SL6 : still a few sites (<5%) not yet upgraded

Tickets open, please take care of them

glexec

Still 27 sites not ready
CMS and LHCb ready to use it
- ALICE and ATLAS require some developments
Test will be made critical this month

perfSONAR

Deadline for 3.3.1 is April 1st
Dashboard no longer developed/maintained: need to find a new volunteer, a critical piece of the PS infrastructure

SHA-2

EOS SRM issue for LHCb instance: fix should be deployed soon
Several CAs started to issue SHA-2 certs by defaults
VOMS-admin instability fixed: moved back to Java 6
- JAva 7 issue: waiting for fix, not expected soon
- A new VOMS-Admin cluster should be available soon

IPv6 validation

Successful validation of gLite WMS to a CREAM CE
- Problem identified in HTCondor to be fixed soon preventing WMS submission to Condor to work

WMS decommissionning progressing

Followed up directly with VO still using it

Tracking tools: slow progress in the migration from Savanah to JIRA

Not yet a hard deadline at CERN but will happen!
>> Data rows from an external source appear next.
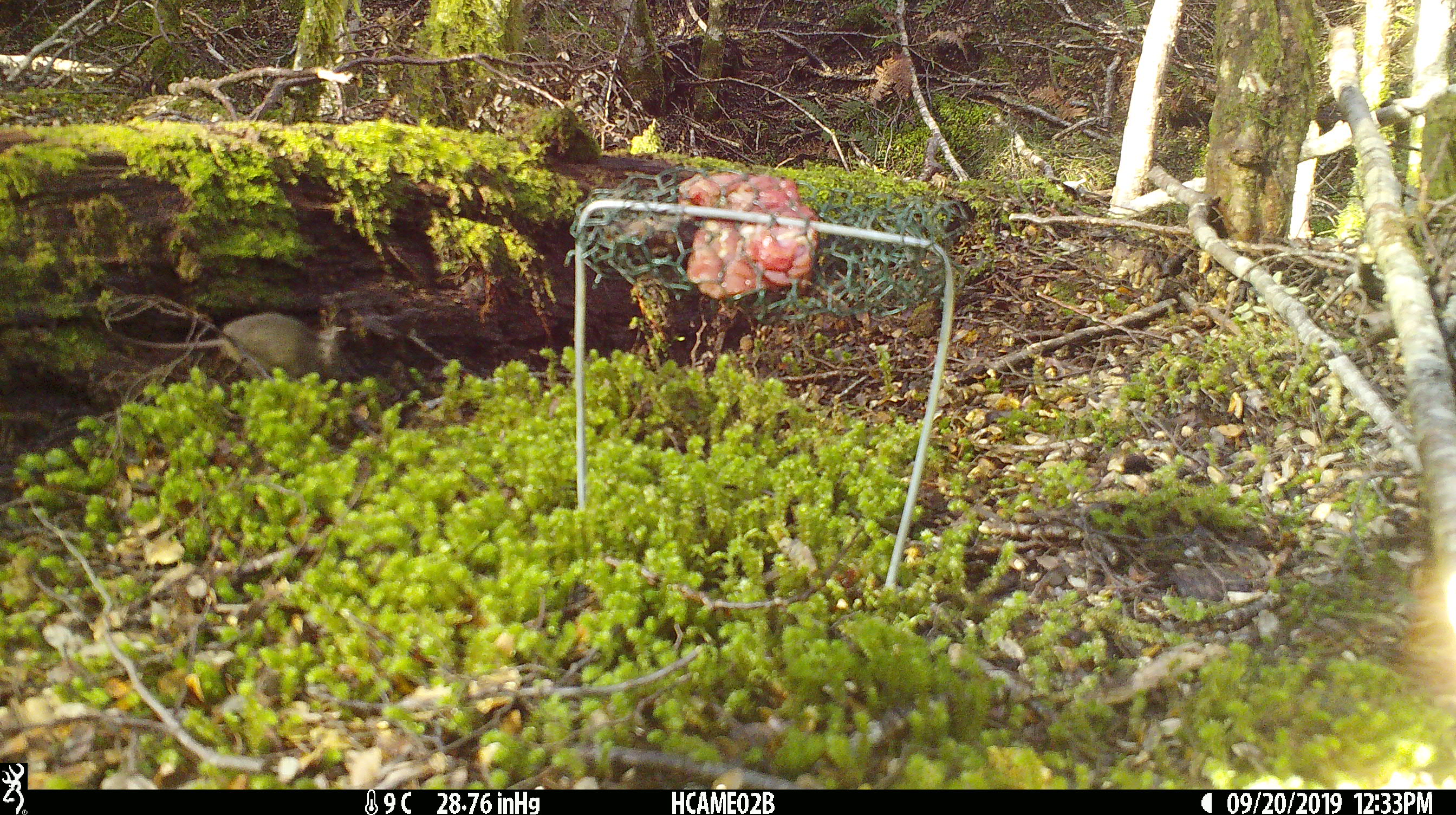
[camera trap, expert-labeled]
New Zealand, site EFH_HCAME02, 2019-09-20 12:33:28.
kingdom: Animalia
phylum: Chordata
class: Mammalia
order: Rodentia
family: Muridae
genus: Mus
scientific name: Mus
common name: mouse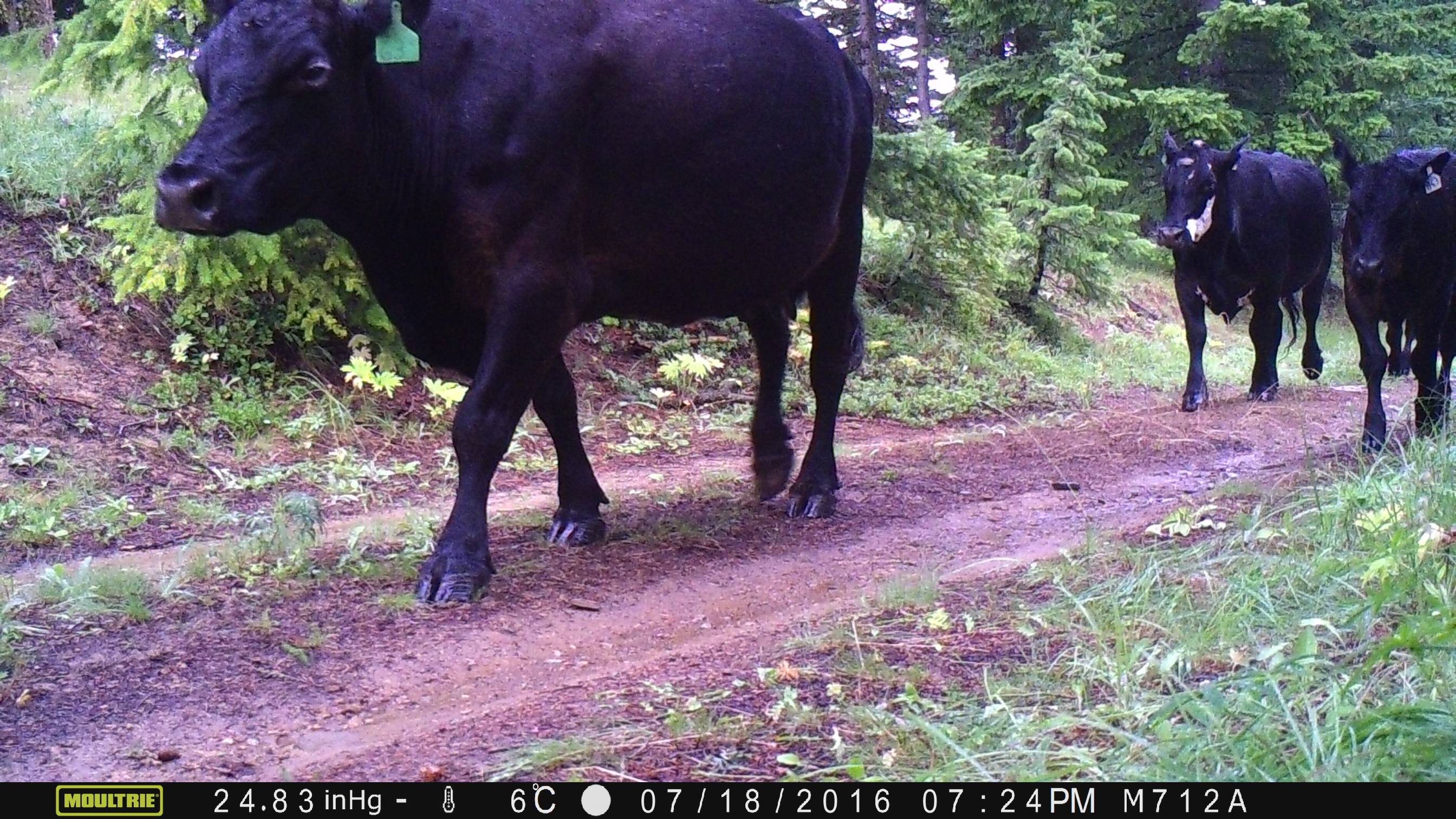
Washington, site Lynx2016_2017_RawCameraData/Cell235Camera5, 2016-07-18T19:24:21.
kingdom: Animalia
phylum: Chordata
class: Mammalia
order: Artiodactyla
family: Bovidae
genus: Bos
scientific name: Bos taurus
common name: domestic cattle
Domestic cattle (Bos taurus). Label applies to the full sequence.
Machine/job features available as a RPM for bare metal and OpenStack

Deployed at CERN on WNs
Next steps: make it available for OpenStack cloud environment, deliver it as a MW package in AA
Waiting feedback from experiments

MW readiness

1st meeting last December (12th): not enough participations from sites and experiments to really start real work
Next meeting planned Feb. 6: need more volunteers

Multicore deployment

Twiki area created
Led by A. Forti and A. Perez-Calero
Focused on grid but Cloud WG interaction expected/desirable
Several activities occurring at ATLAS and CMS
Doodle for a first meeting running: please fill it if you are interested!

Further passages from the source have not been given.